Members of the audience were weeping after one of the screenings that I attended, and the stars were treated like heroes for dying heroically on film.

The innocence of ordinary civilians willing to fight for their beliefs exemplifies the idealism that leftists today say is needed to keep democracy alive – and to expel American troops.

"The general mood of the film was right," says Chi Jung Nam, who is from south of Kwangju and knew people there at the time of the assault. "People will look at Kwangju in a new light. The younger generation will want to learn."

Still, Mr. Chi, a journalist, worries about the action-packed telling of the story.

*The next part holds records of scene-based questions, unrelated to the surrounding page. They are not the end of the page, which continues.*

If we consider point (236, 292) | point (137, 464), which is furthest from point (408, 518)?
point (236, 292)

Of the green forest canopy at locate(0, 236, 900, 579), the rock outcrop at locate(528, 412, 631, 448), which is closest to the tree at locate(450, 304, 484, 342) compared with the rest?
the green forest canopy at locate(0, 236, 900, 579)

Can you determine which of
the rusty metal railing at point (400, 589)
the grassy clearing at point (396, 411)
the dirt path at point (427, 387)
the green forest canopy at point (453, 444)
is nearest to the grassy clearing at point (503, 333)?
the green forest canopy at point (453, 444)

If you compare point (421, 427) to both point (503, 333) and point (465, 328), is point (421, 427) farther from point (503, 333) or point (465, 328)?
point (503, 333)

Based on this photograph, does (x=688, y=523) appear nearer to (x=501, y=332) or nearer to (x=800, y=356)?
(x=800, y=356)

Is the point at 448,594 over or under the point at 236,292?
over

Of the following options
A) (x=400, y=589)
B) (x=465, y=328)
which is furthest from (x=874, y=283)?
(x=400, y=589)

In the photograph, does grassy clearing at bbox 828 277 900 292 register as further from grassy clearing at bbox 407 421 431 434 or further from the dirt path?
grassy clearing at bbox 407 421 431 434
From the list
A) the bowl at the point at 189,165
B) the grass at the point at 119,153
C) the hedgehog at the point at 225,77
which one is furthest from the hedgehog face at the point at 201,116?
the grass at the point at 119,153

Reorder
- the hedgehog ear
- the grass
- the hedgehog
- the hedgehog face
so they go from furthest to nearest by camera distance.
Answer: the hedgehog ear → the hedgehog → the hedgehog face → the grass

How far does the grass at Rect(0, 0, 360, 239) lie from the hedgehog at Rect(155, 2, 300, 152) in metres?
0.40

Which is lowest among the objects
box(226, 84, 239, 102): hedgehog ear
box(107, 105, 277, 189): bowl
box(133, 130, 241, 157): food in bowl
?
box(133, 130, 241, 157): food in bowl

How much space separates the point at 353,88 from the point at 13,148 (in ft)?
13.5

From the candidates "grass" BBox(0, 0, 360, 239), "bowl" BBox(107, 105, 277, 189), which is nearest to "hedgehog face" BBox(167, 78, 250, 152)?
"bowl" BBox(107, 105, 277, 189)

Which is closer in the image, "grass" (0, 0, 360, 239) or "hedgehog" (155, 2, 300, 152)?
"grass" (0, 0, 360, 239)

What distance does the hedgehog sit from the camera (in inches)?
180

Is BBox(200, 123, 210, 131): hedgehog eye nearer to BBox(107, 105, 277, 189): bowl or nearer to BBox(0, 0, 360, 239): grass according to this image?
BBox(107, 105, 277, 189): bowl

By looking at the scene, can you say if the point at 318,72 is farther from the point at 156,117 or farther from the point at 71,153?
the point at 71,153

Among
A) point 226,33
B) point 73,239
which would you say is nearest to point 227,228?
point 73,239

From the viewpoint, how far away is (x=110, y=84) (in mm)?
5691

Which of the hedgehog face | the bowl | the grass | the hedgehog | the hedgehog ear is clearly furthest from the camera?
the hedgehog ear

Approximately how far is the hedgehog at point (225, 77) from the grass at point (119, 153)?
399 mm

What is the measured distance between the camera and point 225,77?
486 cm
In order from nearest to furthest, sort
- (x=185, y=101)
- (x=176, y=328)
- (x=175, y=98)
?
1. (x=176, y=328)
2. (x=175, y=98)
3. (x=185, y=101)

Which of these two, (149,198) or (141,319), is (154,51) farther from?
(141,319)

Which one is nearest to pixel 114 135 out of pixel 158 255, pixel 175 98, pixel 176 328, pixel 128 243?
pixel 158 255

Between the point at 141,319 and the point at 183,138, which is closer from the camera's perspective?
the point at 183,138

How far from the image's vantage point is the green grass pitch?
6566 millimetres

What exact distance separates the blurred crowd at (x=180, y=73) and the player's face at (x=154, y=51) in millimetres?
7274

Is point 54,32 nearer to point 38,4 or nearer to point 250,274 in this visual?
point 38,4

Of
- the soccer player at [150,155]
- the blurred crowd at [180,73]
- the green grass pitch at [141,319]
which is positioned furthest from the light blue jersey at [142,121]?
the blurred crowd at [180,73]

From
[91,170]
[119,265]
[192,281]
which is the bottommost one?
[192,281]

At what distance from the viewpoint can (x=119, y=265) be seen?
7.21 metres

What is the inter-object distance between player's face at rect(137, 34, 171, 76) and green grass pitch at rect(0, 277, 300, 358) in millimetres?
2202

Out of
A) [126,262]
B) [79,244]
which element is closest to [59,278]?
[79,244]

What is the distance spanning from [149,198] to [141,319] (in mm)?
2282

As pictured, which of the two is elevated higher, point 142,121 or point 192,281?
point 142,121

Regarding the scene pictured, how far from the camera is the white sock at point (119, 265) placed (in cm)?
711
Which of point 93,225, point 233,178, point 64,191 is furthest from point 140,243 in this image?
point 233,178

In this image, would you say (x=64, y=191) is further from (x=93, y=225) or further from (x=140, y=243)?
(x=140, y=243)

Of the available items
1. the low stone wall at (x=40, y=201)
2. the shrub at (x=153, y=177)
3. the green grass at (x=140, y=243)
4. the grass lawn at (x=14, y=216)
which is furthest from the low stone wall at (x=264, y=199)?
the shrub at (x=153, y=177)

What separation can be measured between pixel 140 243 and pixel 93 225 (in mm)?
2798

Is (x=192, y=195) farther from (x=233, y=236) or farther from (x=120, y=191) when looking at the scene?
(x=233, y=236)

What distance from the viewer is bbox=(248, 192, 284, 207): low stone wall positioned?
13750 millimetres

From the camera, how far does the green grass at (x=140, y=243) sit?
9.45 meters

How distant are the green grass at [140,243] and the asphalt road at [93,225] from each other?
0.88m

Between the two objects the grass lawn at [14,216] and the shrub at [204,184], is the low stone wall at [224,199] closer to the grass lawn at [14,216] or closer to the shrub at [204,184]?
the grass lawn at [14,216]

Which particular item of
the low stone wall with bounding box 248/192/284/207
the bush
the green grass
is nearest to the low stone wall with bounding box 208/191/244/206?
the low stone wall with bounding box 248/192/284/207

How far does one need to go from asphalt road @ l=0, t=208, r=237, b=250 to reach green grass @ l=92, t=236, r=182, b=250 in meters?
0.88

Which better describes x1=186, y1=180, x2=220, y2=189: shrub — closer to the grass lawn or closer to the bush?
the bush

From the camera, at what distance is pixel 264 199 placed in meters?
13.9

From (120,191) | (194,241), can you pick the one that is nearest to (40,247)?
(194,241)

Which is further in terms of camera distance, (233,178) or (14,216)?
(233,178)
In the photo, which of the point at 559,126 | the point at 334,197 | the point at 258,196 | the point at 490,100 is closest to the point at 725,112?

In the film, the rebels, led by a fictitious former colonel, revel in defiance and mayhem. Troops fire point-blank into a boisterous crowd – minutes of carnage that didn't happen that way. "Too much dramatization," says Chi. The director, Kim Ji Hoon, he says, "may have overdone it."

Mr. Kim says the film shows the rebels "not as terrorists but as people who wanted to defend their country." Yes, they "were fiction," he says, "but I tried to venerate them so the 10 days of revolt were as close to the facts as possible."

The truth was terrible enough to deserve an accurate retelling, says Chi, sounding like critics of Oliver Stone's "Platoon," about Vietnam.

"The people of Kwangju will be embarrassed by so much divergence," he says. Other Koreans "will think it's what happened, and the younger generation may have a wrong understanding of history."